• **JOBS**
1: According to the call for proposals, by what time and date should anyone who encounters problems contact the organizers?
2: Reproduce the entries word for word, starting at the line that contains "At what distance" and ending at the last line of the entries, with both ends included. Leave the pictures out of your answer.

• **EXCERPT**

********************

By no means do we wish to create the impression that proposals must literally integrate or incorporate all three pillars of our tripartite theme. Rather, we seek proposals of panels, individual papers, and roundtable sessions that foreground at least one of those admittedly big ideas, ideally while placing them in a sort of dialogue with the others. We seek papers and panels that examine issues related to one (perhaps more) of these three concepts in depth, which strikes us as preferable to proposals that attempt to cover all three concepts referenced in the theme. As with citizenship, we thus propose ideas of sustainability and belonging as somewhat free-standing and in themselves expansive rubrics for scholarship.
We feel that such an ambitious theme is warranted by the strong tradition of critically engaged scholarship in American Studies, and more importantly, by the crises--political, constitutional, economic, military, and diplomatic--faced by the United States and the world. Washington D.C., is a fitting place to examine the relationship of the United States., with its growing extremes of wealth and poverty, and its outsized use of the world's energy and water resources, to the poverty and numerous challenges to health, governance, and survival faced by many citizens in the global south. With its national monuments, numerous heritage sites, and government buildings, the District attracts tourists from all over the United States and the world, and its cultural institutions have been at the center of national discussions, occasionally contentious ones, of heritage, historic preservation, and commemoration of the nation's past. At the same time, like most cities of its size, it faces its own chronic problems of inequality and exclusion, and an ongoing struggle waged by District residents for home rule and full citizenship and representation. We look forward to working with the Site Resources committee to draw on the rich cultural resources of Washington DC, and involve local constituencies and scholars seeking to address the concerns particular to residents in the District.
We encourage you to consult Getting on the ASA Meeting Program: A Practical Guide before you submit a proposal.
Please carefully read the proposal submission requirements and guidelines below before proceeding to use the online submission site. Follow the directions precisely and start the application process early. The ASA staff is eager to help people submit their sessions and papers, but it is much easier to do that work when the staff is not pushed up against the deadline. If you encounter any problems please contact us before 5 PM (Pacific) on January 26, 2009 at .
We accept proposals only through our online submission site. Emailed or posted proposals will NOT be accepted. To submit a proposal for a complete session or for an individual paper visit: http://convention2.allacademic.com/one/theasa/theasa09/index.php?

********************

• **SOURCE RECORDS**
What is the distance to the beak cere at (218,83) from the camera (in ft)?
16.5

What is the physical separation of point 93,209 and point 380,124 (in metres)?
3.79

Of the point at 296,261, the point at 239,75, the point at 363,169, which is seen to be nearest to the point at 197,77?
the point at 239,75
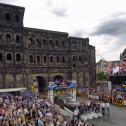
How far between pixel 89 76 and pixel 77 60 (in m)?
4.94

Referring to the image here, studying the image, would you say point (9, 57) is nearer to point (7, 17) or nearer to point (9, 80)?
point (9, 80)

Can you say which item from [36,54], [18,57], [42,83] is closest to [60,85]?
[18,57]

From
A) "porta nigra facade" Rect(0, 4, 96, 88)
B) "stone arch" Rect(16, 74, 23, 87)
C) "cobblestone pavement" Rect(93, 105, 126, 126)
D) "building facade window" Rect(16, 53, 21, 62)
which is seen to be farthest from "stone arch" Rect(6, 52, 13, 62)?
"cobblestone pavement" Rect(93, 105, 126, 126)

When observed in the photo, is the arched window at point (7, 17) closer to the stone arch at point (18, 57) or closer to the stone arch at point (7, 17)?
the stone arch at point (7, 17)

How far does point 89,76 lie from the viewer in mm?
60375

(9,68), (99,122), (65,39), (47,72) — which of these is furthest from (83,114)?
(65,39)

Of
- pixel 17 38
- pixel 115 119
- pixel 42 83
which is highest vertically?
pixel 17 38

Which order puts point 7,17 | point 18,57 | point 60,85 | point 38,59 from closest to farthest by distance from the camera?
point 60,85 < point 7,17 < point 18,57 < point 38,59

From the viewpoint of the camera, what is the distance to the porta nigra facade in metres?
46.4

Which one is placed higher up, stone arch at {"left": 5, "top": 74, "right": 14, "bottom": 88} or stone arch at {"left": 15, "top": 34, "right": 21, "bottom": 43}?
stone arch at {"left": 15, "top": 34, "right": 21, "bottom": 43}

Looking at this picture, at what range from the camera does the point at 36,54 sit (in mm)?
50750

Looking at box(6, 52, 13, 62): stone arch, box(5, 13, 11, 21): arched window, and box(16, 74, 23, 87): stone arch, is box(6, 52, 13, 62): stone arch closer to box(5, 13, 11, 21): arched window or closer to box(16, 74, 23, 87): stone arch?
box(16, 74, 23, 87): stone arch

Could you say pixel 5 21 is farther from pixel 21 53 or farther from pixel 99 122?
pixel 99 122

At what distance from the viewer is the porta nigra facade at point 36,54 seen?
152ft
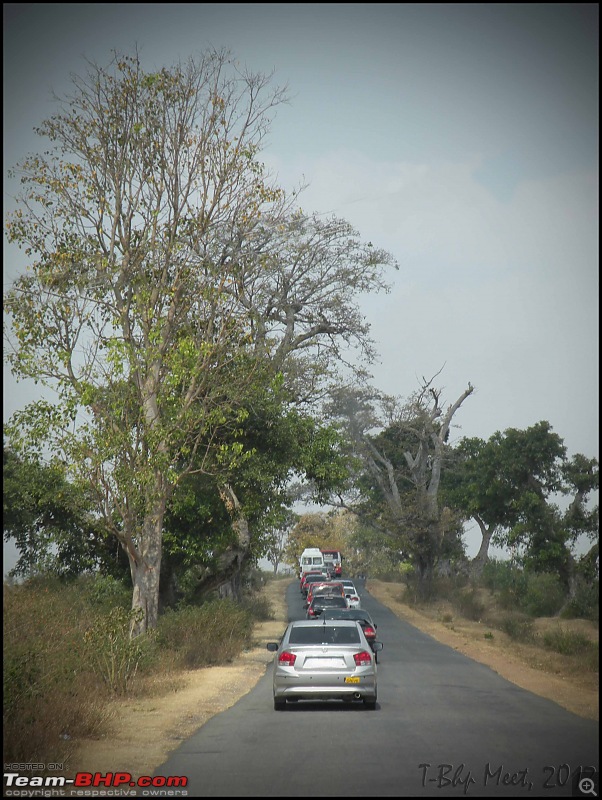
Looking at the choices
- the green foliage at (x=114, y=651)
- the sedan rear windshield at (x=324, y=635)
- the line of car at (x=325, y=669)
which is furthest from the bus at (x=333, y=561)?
the line of car at (x=325, y=669)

********************

• **OUTPUTS IN ORDER**
1: Before 5 PM (Pacific) on January 26, 2009.

2:
At what distance from the viewer is the porta nigra facade at point 36,54 seen?
152ft
Looking at the choices
- the green foliage at (x=114, y=651)
- the sedan rear windshield at (x=324, y=635)
- the line of car at (x=325, y=669)
which is furthest from the bus at (x=333, y=561)?
the line of car at (x=325, y=669)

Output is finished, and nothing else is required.